La Presse
Éditorial Mercredi 4 mars 1998 B2
La boîte aux lettres
Une question de liberté
TYPE:
Opinion; Illustration, photo, etc.

LONGUEUR:
Moyen

CENTRE D’INTÉRÊT: Écrivains; Biographies; Droits et libertés; Accès à l’information et renseignements personnels

CENTRE GÉOGRAPHIQUE:
Québec

Tout compte fait, la fin du XXe siècle pourrait passer comme étant l’époque la plus contradictoire par rapport aux droits et aux libertés de la personne. On pourrait peut-être même ajouter que nos chartes canadienne et québécoise sur le sujet auront contribué à désocialiser l’individu en tant que citoyen par tous les abus qu’elles permettent au nom de la justice.

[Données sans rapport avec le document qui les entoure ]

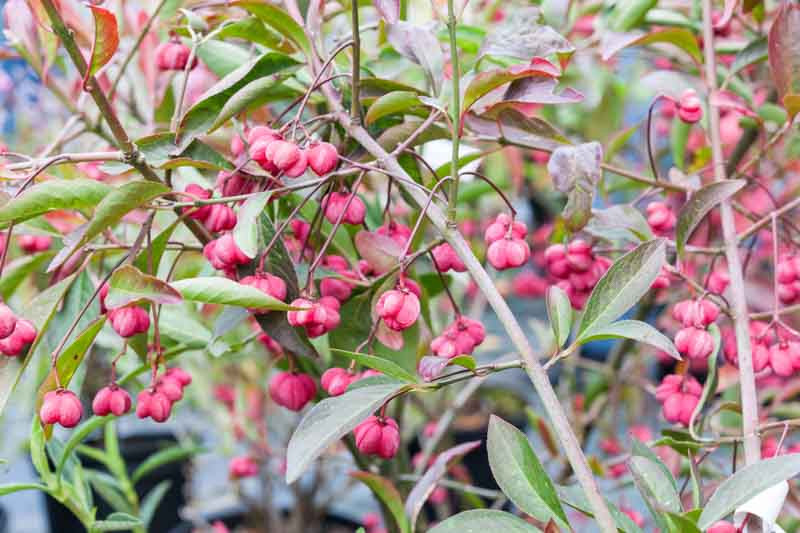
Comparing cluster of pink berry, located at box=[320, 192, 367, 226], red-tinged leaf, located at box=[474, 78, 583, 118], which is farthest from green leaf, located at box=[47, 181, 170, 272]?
red-tinged leaf, located at box=[474, 78, 583, 118]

Laissant beaucoup de place à l’interprétation. les chartes soulèvent souvent plus de questions qu’elles n’en règlent ; dans certains cas, elles constituent même un frein à la gestion quotidienne de l’équité que le droit doit symboliser. Conçues pour réprimer des abus, les chartes ouvrent la porte toute grande à toutes sortes d’aberrations.

On a déjà vu que le nouveau Code civil pouvait contribuer lui aussi à la désocialisation de l’individu comme citoyen ainsi que l’a démontrée la colère des aînés qu’on voulait rendre responsables par-devers leurs petits-enfants.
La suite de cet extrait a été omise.